Spatial question records:
_ _ _ _

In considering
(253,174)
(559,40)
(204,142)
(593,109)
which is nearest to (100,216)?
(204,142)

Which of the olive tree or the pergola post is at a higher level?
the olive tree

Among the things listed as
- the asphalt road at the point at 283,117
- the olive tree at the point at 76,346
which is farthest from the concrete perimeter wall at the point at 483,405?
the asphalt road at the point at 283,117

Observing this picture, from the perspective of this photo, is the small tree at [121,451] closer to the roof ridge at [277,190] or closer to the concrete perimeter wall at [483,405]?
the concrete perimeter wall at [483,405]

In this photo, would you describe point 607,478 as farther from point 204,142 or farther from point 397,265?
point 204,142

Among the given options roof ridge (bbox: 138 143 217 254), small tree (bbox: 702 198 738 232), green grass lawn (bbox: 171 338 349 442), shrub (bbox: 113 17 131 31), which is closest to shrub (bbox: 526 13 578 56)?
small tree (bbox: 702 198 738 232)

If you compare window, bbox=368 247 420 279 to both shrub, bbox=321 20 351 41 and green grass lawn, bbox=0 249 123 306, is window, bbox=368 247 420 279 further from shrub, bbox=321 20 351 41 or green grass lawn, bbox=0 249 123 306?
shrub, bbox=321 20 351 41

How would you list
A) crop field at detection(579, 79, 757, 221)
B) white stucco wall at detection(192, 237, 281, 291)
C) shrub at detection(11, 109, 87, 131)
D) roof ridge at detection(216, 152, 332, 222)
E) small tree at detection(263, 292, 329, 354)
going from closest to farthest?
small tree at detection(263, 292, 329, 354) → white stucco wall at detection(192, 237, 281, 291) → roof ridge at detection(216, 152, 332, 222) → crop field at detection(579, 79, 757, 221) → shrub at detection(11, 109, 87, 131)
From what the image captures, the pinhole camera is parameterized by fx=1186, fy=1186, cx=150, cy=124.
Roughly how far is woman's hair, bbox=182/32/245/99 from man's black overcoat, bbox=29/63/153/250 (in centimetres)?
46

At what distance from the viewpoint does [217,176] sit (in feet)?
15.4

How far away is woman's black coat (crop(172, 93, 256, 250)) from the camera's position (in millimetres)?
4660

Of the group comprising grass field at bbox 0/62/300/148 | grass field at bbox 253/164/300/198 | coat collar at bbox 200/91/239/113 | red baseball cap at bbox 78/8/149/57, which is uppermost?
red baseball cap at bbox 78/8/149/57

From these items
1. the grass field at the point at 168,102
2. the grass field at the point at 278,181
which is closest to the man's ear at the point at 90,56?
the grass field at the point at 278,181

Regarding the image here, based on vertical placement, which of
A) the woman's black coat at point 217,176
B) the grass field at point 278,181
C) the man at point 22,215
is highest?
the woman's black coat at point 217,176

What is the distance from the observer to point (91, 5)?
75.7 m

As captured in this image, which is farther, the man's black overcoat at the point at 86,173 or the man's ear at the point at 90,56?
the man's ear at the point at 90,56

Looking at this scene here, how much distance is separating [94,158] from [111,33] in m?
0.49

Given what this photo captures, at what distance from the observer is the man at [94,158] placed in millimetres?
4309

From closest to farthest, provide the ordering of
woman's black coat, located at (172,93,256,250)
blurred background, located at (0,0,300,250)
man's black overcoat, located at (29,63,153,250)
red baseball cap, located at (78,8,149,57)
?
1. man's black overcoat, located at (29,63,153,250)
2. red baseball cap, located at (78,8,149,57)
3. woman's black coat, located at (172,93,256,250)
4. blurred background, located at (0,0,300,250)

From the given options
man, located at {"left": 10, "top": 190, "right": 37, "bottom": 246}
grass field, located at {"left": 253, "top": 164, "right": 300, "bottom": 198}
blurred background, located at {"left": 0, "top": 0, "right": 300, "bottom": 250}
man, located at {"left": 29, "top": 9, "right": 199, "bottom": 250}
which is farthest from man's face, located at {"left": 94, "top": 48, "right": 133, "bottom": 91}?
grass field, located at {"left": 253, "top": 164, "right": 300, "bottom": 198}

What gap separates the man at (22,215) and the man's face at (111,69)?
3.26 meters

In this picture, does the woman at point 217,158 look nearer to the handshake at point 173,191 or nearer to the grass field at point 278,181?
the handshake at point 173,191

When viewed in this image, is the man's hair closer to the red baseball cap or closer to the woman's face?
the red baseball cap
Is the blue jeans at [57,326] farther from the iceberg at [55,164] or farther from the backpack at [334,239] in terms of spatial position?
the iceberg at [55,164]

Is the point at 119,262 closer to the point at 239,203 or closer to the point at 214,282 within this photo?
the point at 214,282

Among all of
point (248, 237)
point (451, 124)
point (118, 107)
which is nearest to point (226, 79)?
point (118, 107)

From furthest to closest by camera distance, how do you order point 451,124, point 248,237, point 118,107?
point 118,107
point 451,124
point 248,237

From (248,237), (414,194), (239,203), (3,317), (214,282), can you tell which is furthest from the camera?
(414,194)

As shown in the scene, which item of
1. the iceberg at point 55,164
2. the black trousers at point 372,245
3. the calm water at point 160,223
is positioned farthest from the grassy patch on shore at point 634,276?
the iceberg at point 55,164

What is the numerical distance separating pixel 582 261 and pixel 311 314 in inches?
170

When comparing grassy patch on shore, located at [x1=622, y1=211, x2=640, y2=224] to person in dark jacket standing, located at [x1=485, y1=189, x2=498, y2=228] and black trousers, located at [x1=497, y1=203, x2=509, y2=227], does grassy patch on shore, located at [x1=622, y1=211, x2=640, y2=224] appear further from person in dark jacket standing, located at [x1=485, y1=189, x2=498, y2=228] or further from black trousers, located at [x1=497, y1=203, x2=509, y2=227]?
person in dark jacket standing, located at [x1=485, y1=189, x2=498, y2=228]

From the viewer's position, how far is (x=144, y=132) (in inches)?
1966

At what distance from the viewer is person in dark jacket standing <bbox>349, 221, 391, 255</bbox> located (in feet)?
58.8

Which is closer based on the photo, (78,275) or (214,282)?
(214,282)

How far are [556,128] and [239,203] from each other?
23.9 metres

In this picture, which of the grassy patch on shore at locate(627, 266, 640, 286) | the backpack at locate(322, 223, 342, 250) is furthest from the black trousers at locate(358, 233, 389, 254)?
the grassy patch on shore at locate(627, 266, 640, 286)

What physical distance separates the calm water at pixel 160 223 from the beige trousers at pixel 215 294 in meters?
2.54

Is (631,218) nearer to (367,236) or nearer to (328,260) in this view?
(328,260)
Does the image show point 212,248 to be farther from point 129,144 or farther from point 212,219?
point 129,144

_ _ _ _

• [GIVEN TASK]: Retype all of the records above exactly, line for line, without changing anything.

• [OUTPUT BELOW]:
In considering
(253,174)
(559,40)
(204,142)
(593,109)
which is nearest to (100,216)?
(204,142)

Which of the olive tree or the pergola post is at a higher level?
the olive tree

Among the things listed as
- the asphalt road at the point at 283,117
- the olive tree at the point at 76,346
which is farthest from the concrete perimeter wall at the point at 483,405?
the asphalt road at the point at 283,117

Observing this picture, from the perspective of this photo, is the small tree at [121,451] closer to the roof ridge at [277,190] or closer to the concrete perimeter wall at [483,405]?
the concrete perimeter wall at [483,405]

In this photo, would you describe point 607,478 as farther from point 204,142 or farther from point 397,265?
point 204,142

Among the given options roof ridge (bbox: 138 143 217 254), small tree (bbox: 702 198 738 232), green grass lawn (bbox: 171 338 349 442), shrub (bbox: 113 17 131 31), which is closest to shrub (bbox: 526 13 578 56)?
small tree (bbox: 702 198 738 232)

If you compare window, bbox=368 247 420 279 to both shrub, bbox=321 20 351 41 and green grass lawn, bbox=0 249 123 306, is window, bbox=368 247 420 279 further from shrub, bbox=321 20 351 41 or green grass lawn, bbox=0 249 123 306?
shrub, bbox=321 20 351 41

How would you list
A) crop field at detection(579, 79, 757, 221)
B) white stucco wall at detection(192, 237, 281, 291)
C) shrub at detection(11, 109, 87, 131)
D) roof ridge at detection(216, 152, 332, 222)
E) small tree at detection(263, 292, 329, 354)
going from closest to farthest?
small tree at detection(263, 292, 329, 354) → white stucco wall at detection(192, 237, 281, 291) → roof ridge at detection(216, 152, 332, 222) → crop field at detection(579, 79, 757, 221) → shrub at detection(11, 109, 87, 131)
From what the image captures, the pinhole camera is parameterized by fx=1186, fy=1186, cx=150, cy=124.
Roughly how far is woman's hair, bbox=182/32/245/99 from man's black overcoat, bbox=29/63/153/250 (in centimetres)?
46

At what distance from the viewpoint does [217,176] sit (in feet)?
15.4

How far away is woman's black coat (crop(172, 93, 256, 250)) from the camera's position (in millimetres)?
4660

Of the group comprising grass field at bbox 0/62/300/148 | grass field at bbox 253/164/300/198 | coat collar at bbox 200/91/239/113 | red baseball cap at bbox 78/8/149/57, which is uppermost?
red baseball cap at bbox 78/8/149/57

From these items
1. the grass field at the point at 168,102
2. the grass field at the point at 278,181
which is closest to the man's ear at the point at 90,56?
the grass field at the point at 278,181

Regarding the image here, based on vertical placement, which of
A) the woman's black coat at point 217,176
B) the grass field at point 278,181
C) the man at point 22,215
is highest?
the woman's black coat at point 217,176

What is the distance from the observer to point (91, 5)?
75.7 m

As captured in this image, which is farther, the man's black overcoat at the point at 86,173 or the man's ear at the point at 90,56?
the man's ear at the point at 90,56

Looking at this scene here, how much distance is separating [94,158] from [111,33] in m?
0.49

Given what this photo captures, at what distance from the observer is the man at [94,158] placed in millimetres?
4309

From closest to farthest, provide the ordering of
woman's black coat, located at (172,93,256,250)
blurred background, located at (0,0,300,250)
man's black overcoat, located at (29,63,153,250)
red baseball cap, located at (78,8,149,57)
?
1. man's black overcoat, located at (29,63,153,250)
2. red baseball cap, located at (78,8,149,57)
3. woman's black coat, located at (172,93,256,250)
4. blurred background, located at (0,0,300,250)

From the given options
man, located at {"left": 10, "top": 190, "right": 37, "bottom": 246}
grass field, located at {"left": 253, "top": 164, "right": 300, "bottom": 198}
blurred background, located at {"left": 0, "top": 0, "right": 300, "bottom": 250}
man, located at {"left": 29, "top": 9, "right": 199, "bottom": 250}
which is farthest from man's face, located at {"left": 94, "top": 48, "right": 133, "bottom": 91}?
grass field, located at {"left": 253, "top": 164, "right": 300, "bottom": 198}

What gap separates the man at (22,215) and the man's face at (111,69)?
3.26 meters

In this picture, does the woman at point 217,158 look nearer to the handshake at point 173,191 or nearer to the grass field at point 278,181?
the handshake at point 173,191

When viewed in this image, is the man's hair closer to the red baseball cap or closer to the woman's face?
the red baseball cap
Is the blue jeans at [57,326] farther from the iceberg at [55,164] or farther from the backpack at [334,239] in terms of spatial position?
the iceberg at [55,164]

Is the point at 119,262 closer to the point at 239,203 or closer to the point at 214,282 within this photo?
the point at 214,282

Among all of
point (248, 237)
point (451, 124)
point (118, 107)
which is nearest to point (226, 79)?
point (118, 107)

From furthest to closest by camera distance, how do you order point 451,124, point 248,237, point 118,107?
point 118,107
point 451,124
point 248,237

From (248,237), (414,194), (239,203), (3,317), (214,282), can you tell which is furthest from the camera?
(414,194)

As shown in the scene, which item of
1. the iceberg at point 55,164
2. the black trousers at point 372,245
3. the calm water at point 160,223
is positioned farthest from the grassy patch on shore at point 634,276?
the iceberg at point 55,164

What is the numerical distance separating pixel 582 261 and pixel 311 314 in inches?
170

When comparing grassy patch on shore, located at [x1=622, y1=211, x2=640, y2=224] to person in dark jacket standing, located at [x1=485, y1=189, x2=498, y2=228] and black trousers, located at [x1=497, y1=203, x2=509, y2=227], does grassy patch on shore, located at [x1=622, y1=211, x2=640, y2=224] appear further from person in dark jacket standing, located at [x1=485, y1=189, x2=498, y2=228] or further from black trousers, located at [x1=497, y1=203, x2=509, y2=227]?
person in dark jacket standing, located at [x1=485, y1=189, x2=498, y2=228]

From the viewer's position, how far is (x=144, y=132) (in inches)?
1966

At what distance from the viewer is person in dark jacket standing <bbox>349, 221, 391, 255</bbox> located (in feet)?
58.8

Which is closer based on the photo, (78,275) or (214,282)?
(214,282)

How far are [556,128] and [239,203] from each other?
23.9 metres

In this picture, which of the grassy patch on shore at locate(627, 266, 640, 286) | the backpack at locate(322, 223, 342, 250) is furthest from the black trousers at locate(358, 233, 389, 254)?
the grassy patch on shore at locate(627, 266, 640, 286)

What physical distance separates the calm water at pixel 160 223 from the beige trousers at pixel 215 294 in meters?
2.54

Is (631,218) nearer to (367,236) or nearer to (328,260) in this view?
(328,260)
Does the image show point 212,248 to be farther from point 129,144 or farther from point 212,219?
point 129,144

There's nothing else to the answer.